* Work required:
With the material below, print exactly the lines between the line holding "Loción Cica Ceramida" and the line holding "Giữa Trời Đất, Sao", inclusive. Add nothing else.

* Dataset records:
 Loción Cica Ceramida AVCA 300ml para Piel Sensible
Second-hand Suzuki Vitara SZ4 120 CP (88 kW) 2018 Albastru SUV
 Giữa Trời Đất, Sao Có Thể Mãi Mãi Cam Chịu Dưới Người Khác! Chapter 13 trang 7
...
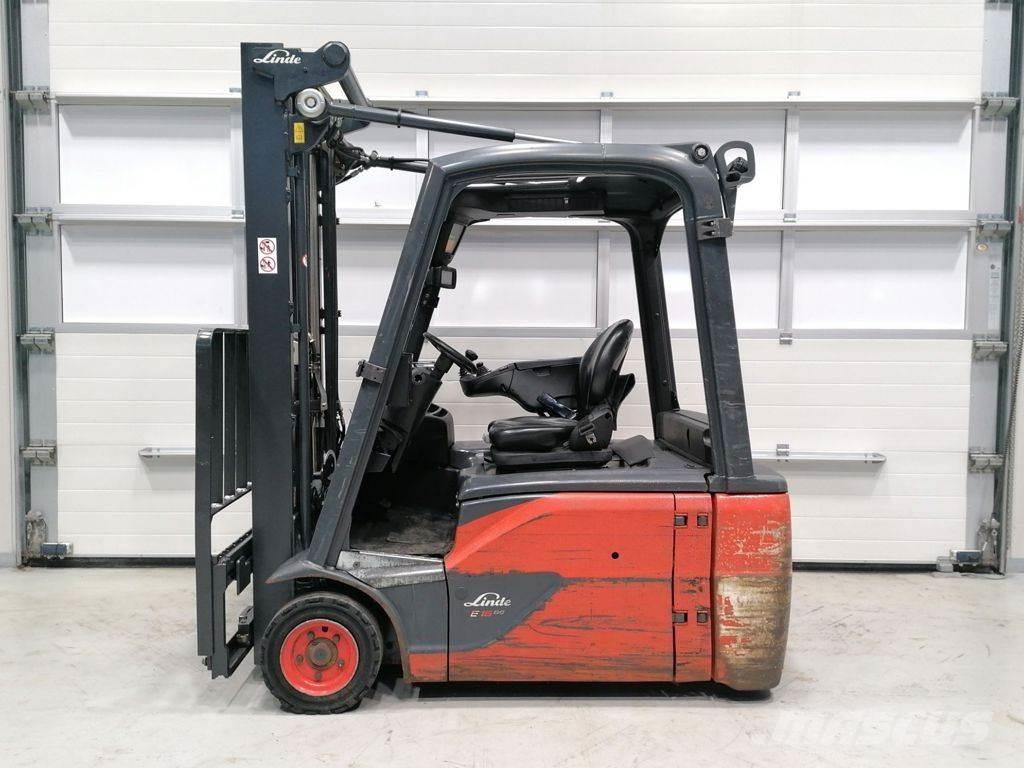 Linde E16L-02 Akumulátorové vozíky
---
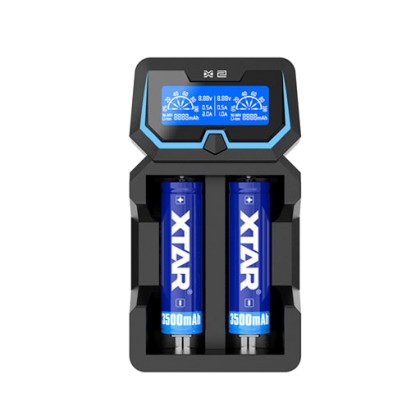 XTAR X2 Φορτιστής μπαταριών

* Expected answer:
 Loción Cica Ceramida AVCA 300ml para Piel Sensible
Second-hand Suzuki Vitara SZ4 120 CP (88 kW) 2018 Albastru SUV
 Giữa Trời Đất, Sao Có Thể Mãi Mãi Cam Chịu Dưới Người Khác! Chapter 13 trang 7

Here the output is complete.